Quando Dio scrive dritto nelle righe storte della nostra vita. Le genealogie che il Vangelo di oggi ci propone, non sono una sfilza di nomi che ai più, forse, non diranno mai nulla. Hanno un loro significato preciso, primo fra tutti segnalare al lettera che c’è un cambiamento, una svolta positiva nella storia dell’uomo. Anzi, la storia della salvezza riparte nonostante le repentine fermate causate dell’uomo. C’è di più: la storia frammentaria e drammatica degli uomini diventa la storia del Figlio di Dio, nel momento stesso in cui Egli diviene il Figlio dell’Uomo. Straordinario! Tutta quella serie di nomi, non è composta solamente di santi; no!
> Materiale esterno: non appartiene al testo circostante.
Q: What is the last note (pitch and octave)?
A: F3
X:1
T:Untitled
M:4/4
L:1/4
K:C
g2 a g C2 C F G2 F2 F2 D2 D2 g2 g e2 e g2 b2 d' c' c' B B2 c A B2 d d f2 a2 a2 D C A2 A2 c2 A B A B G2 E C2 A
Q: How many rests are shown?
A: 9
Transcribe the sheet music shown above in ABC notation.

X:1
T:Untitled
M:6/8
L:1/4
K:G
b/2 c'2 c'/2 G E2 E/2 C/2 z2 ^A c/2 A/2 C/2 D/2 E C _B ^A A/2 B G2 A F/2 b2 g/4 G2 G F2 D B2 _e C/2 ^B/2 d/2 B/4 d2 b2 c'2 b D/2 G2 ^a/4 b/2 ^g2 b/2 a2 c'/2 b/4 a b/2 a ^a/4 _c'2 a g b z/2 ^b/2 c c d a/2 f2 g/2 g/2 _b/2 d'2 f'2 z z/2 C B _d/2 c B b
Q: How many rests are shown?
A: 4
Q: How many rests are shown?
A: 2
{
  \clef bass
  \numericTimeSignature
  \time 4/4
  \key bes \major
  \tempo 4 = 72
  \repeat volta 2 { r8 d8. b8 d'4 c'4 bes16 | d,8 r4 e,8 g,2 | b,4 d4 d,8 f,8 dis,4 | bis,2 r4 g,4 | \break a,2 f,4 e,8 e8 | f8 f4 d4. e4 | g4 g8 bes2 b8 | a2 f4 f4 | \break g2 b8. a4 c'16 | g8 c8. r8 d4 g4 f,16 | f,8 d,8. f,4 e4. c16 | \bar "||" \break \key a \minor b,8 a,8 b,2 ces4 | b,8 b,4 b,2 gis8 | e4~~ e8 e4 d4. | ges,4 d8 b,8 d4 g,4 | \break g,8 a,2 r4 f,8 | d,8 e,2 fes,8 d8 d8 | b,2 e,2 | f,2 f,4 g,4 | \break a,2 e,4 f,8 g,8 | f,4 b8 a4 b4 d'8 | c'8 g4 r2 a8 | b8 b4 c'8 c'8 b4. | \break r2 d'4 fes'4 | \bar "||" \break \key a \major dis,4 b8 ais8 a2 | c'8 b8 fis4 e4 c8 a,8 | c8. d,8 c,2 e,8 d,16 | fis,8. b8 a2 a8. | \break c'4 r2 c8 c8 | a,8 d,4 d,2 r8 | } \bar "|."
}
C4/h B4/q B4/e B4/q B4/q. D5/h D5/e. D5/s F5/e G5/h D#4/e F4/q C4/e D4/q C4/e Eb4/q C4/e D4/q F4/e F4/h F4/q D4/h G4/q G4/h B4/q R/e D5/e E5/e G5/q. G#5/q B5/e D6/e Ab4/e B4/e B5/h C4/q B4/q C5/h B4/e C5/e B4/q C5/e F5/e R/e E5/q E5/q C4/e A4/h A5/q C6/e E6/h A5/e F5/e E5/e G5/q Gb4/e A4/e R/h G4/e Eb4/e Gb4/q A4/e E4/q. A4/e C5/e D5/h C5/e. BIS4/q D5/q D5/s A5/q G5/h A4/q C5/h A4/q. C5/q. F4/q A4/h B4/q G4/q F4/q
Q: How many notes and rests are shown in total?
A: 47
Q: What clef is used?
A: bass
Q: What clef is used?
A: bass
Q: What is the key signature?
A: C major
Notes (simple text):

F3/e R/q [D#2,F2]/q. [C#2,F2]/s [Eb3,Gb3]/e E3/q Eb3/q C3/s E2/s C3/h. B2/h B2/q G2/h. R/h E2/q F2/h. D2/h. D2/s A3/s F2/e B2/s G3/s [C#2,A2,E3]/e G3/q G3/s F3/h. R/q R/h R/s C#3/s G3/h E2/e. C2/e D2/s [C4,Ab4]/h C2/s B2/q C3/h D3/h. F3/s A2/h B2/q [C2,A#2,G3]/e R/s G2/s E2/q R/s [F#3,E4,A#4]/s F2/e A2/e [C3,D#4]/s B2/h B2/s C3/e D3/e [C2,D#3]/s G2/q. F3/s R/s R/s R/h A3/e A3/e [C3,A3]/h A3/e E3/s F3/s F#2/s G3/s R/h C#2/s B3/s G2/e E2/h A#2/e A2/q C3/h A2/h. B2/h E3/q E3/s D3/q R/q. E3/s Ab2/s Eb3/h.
Tra di essi compaiono peccatori, viziosi, disgraziati; ma anche uomini capaci di imprese straordinarie. Tanto forti quanto tanto deboli. Eppure Dio riesce a scrivere nelle righe storte, e a volte interrotte, dell’esistenza umana. Dio riesce in modo alquanto straordinario e misterioso a riagganciare, o riallacciare, il filo rosso della vita. Storia, dunque, di santi e di peccatori. Segno che Dio non scarta mai l’uomo, nonostante questi faccia di tutto per farsi abbandonare. La genealogia è dunque un messaggio di speranza, per ognuno di noi; ma che dico, per ogni uomo che viene al mondo, e per ognuno dei nostri sbagli. Quale grande amore! Per questo, io, credo in Dio.